------ Texto de leitura ------
O Povo, 26/06/2021. Versão on-line

Uma afronta ao país

Jaques Wagner


A venda da Eletrobras, consolidada pelo Congresso vergonhosamente, coloca em risco a soberania  nacional, o controle do setor elétrico, a gestão de recursos naturais e, especialmente, o acesso à  energia com preço justo. E quem diz isso não é um senador do PT, opositor inequívoco deste  governo. A resistência a essa medida uniu partidos de diversas orientações ideológicas, setores da  indústria, da imprensa e até mesmo alguns sempre favoráveis às privatizações. 

Com lucro de R$ 6,5 bilhões em 2020 e R$ 15 bilhões em caixa, a Eletrobras, com seus indicadores  financeiros, pode alavancar mais R$ 40 bilhões em investimentos. Chama a atenção o fato de que  os militares, que trabalharam pelo desenvolvimento deste patrimônio nacional durante a ditadura,  hoje sejam os protagonistas de sua entrega.
------ Os dados ------
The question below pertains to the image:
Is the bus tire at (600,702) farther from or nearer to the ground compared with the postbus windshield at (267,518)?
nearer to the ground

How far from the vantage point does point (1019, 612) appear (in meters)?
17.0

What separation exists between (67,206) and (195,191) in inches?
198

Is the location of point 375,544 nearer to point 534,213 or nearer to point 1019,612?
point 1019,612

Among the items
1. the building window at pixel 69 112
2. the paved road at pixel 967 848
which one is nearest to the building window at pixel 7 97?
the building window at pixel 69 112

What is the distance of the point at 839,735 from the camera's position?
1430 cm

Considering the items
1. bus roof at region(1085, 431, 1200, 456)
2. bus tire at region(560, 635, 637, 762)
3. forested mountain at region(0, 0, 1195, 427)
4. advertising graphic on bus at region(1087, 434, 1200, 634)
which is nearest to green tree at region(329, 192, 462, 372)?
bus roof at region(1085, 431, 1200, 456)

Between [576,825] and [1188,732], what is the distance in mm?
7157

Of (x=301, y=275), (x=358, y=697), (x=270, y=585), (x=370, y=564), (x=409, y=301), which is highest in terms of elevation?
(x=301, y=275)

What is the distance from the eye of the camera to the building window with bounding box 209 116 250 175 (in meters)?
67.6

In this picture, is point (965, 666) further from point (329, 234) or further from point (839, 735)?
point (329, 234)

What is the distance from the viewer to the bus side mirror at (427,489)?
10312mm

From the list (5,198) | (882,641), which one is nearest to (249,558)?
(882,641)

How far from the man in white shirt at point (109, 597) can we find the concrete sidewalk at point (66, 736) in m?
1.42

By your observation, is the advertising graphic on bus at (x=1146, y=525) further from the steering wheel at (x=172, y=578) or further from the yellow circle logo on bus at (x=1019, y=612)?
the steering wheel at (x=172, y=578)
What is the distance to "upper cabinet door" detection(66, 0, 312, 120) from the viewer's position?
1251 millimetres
------
------ Os dados ------
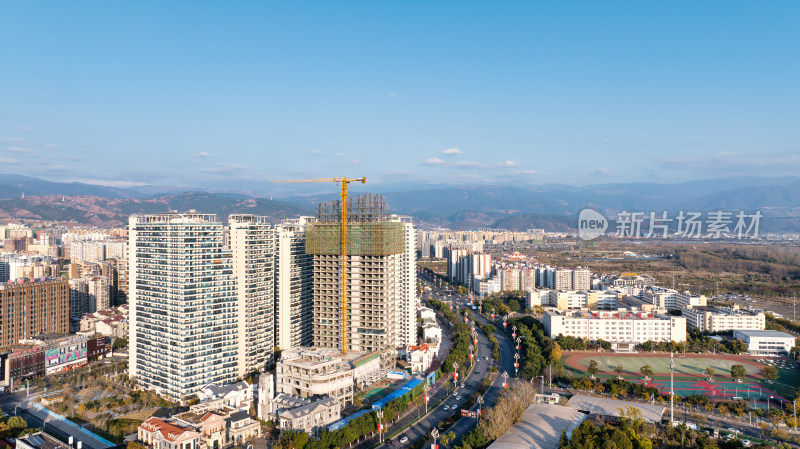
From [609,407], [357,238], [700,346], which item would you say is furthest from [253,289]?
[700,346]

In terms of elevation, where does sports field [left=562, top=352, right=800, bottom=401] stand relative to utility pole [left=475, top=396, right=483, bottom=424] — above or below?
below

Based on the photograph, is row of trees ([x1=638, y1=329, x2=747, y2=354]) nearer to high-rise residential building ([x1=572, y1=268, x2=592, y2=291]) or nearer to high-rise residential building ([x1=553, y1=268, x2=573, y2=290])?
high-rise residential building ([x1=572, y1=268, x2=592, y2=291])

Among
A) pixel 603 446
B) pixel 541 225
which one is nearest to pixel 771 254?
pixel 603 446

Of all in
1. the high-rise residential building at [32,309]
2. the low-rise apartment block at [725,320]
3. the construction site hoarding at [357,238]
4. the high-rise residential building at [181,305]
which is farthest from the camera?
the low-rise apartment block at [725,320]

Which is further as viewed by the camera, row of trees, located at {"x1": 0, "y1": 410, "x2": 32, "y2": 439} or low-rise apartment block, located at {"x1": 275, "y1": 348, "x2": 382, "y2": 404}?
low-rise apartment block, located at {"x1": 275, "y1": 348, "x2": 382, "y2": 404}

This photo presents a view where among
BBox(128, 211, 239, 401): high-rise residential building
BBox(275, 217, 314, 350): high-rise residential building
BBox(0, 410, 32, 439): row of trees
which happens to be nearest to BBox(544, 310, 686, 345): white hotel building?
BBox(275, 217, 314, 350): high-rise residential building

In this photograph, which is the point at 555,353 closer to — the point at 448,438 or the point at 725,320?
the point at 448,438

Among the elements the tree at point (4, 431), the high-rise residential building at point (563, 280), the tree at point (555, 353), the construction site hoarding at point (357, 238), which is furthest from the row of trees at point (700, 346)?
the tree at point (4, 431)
------
Enunciado A: Repita o trecho do artigo sobre a venda da Eletrobras, começando em "Jaques Wagner" e terminando em "de sua entrega.".
Enunciado B:
Responda, com base no artigo sobre a venda da Eletrobras:
(i) Segundo o texto, por quem a venda da Eletrobras foi consolidada?
(ii) Qual foi o lucro da Eletrobras em 2020?
(iii) Quanto a mais em investimentos a empresa pode alavancar?

Resolução comentada A:
Jaques Wagner


A venda da Eletrobras, consolidada pelo Congresso vergonhosamente, coloca em risco a soberania  nacional, o controle do setor elétrico, a gestão de recursos naturais e, especialmente, o acesso à  energia com preço justo. E quem diz isso não é um senador do PT, opositor inequívoco deste  governo. A resistência a essa medida uniu partidos de diversas orientações ideológicas, setores da  indústria, da imprensa e até mesmo alguns sempre favoráveis às privatizações. 

Com lucro de R$ 6,5 bilhões em 2020 e R$ 15 bilhões em caixa, a Eletrobras, com seus indicadores  financeiros, pode alavancar mais R$ 40 bilhões em investimentos. Chama a atenção o fato de que  os militares, que trabalharam pelo desenvolvimento deste patrimônio nacional durante a ditadura,  hoje sejam os protagonistas de sua entrega.

Resolução comentada B:
(i) Pelo Congresso.
(ii) R$ 6,5 bilhões.
(iii) Mais R$ 40 bilhões.